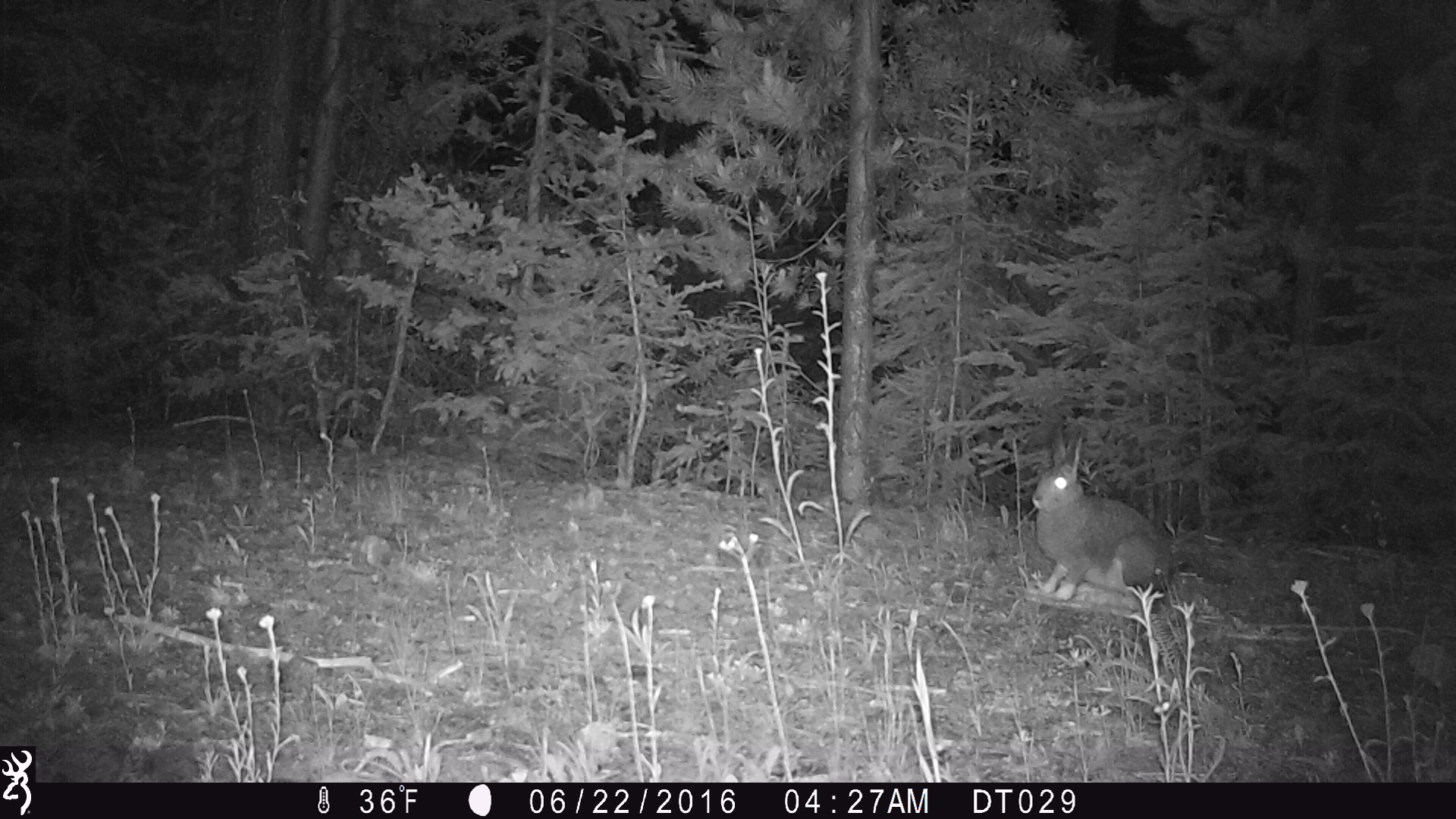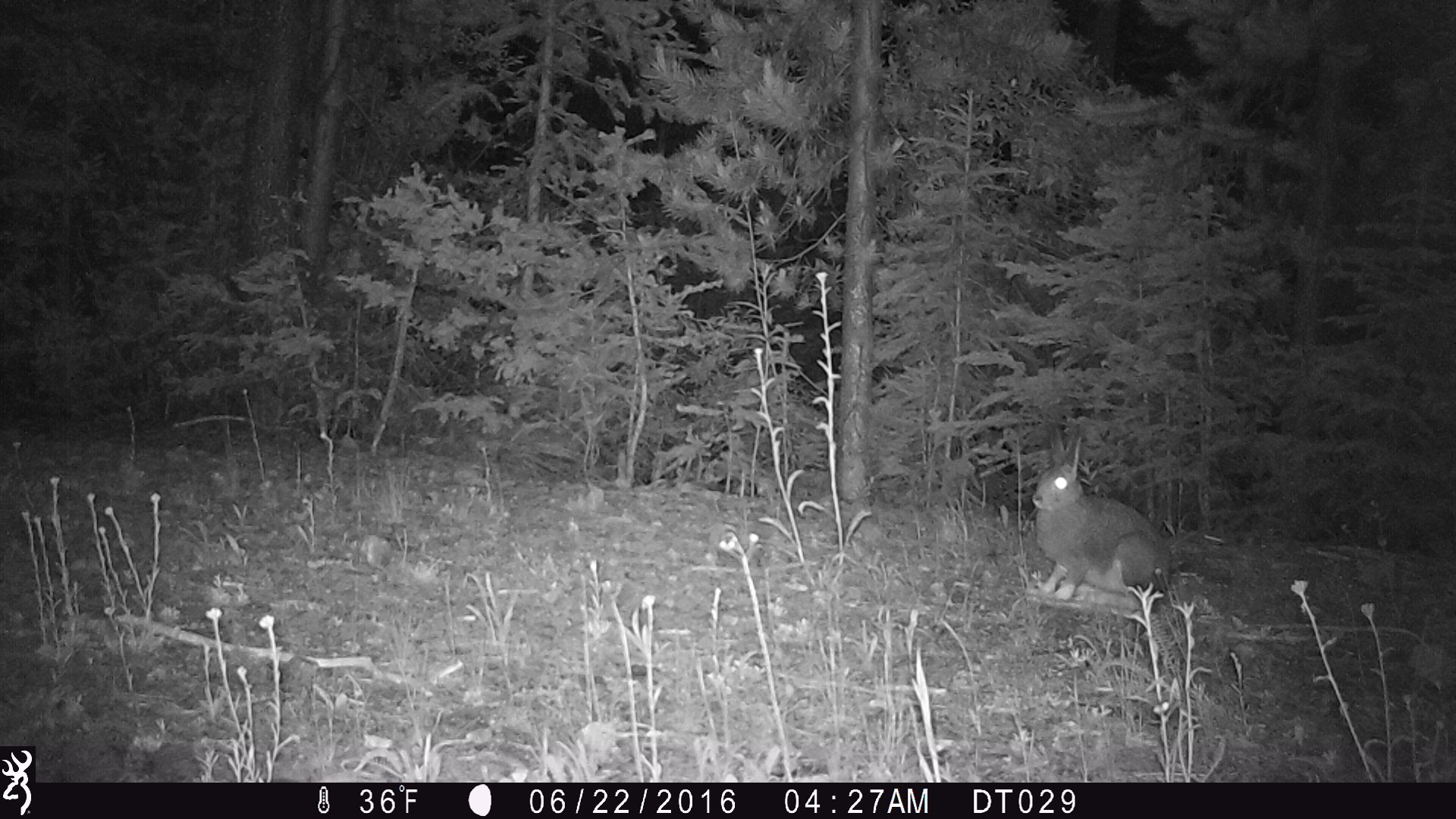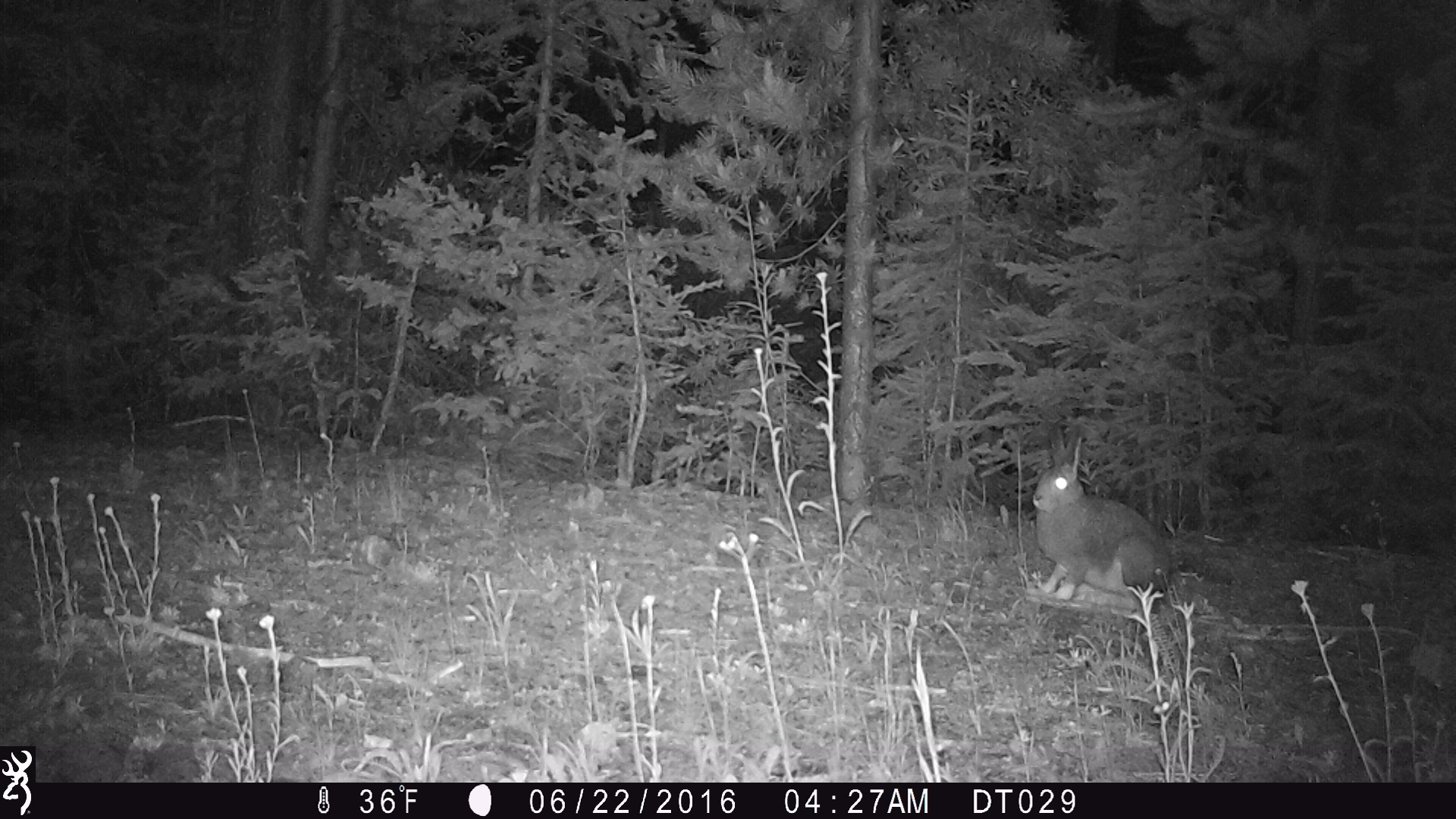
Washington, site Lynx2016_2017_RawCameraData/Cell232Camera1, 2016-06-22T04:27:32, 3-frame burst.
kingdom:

######

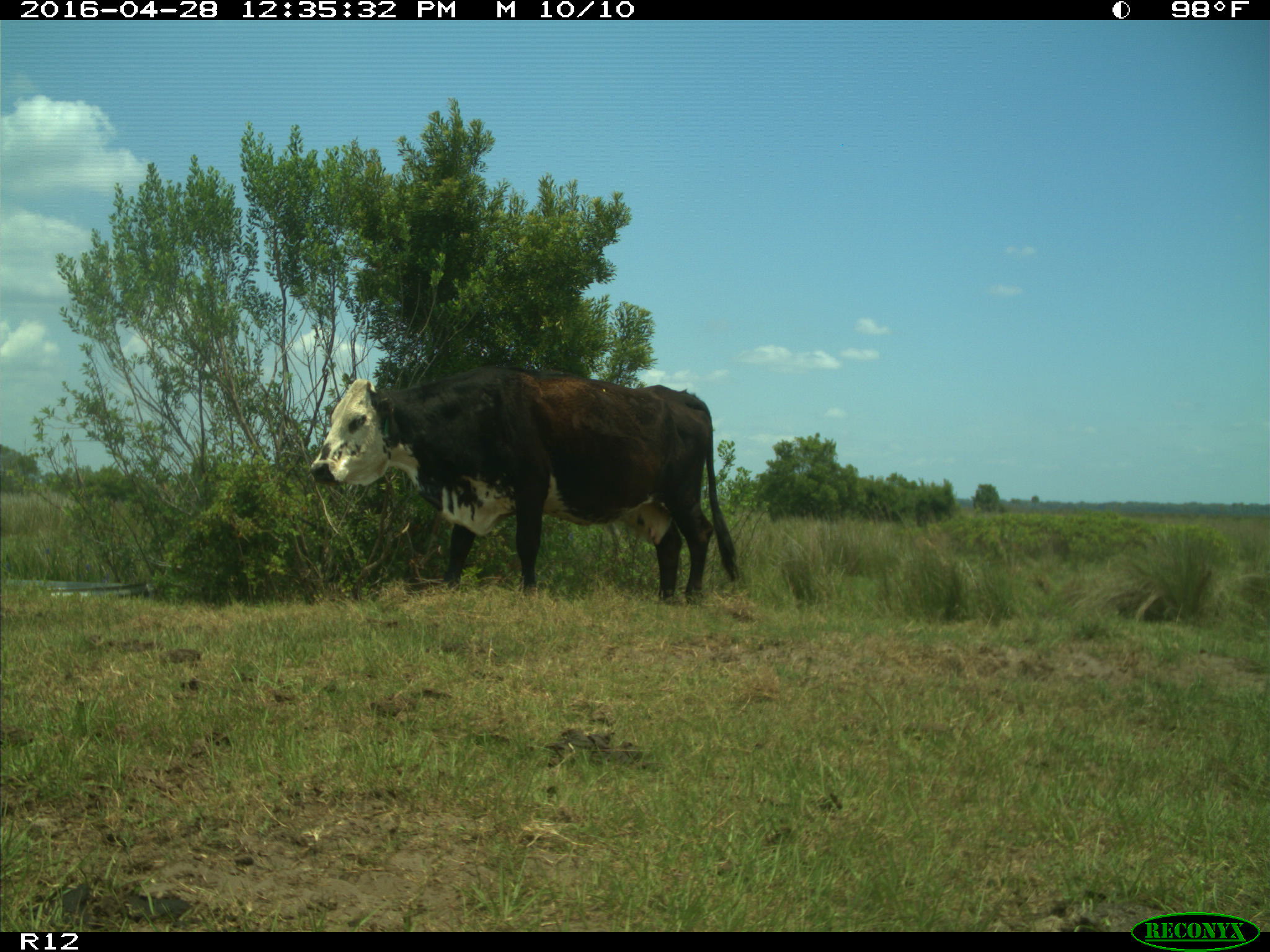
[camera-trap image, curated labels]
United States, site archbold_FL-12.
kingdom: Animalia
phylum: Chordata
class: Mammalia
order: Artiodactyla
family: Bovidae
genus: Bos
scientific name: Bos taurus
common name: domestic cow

######

● Activity:
Every line above from the line with "United States, site archbold_FL-12." to the line with "common name: domestic cow" is wanted, ends included; write them out exactly and add no other line.

● Result of the task:
United States, site archbold_FL-12.
kingdom: Animalia
phylum: Chordata
class: Mammalia
order: Artiodactyla
family: Bovidae
genus: Bos
scientific name: Bos taurus
common name: domestic cow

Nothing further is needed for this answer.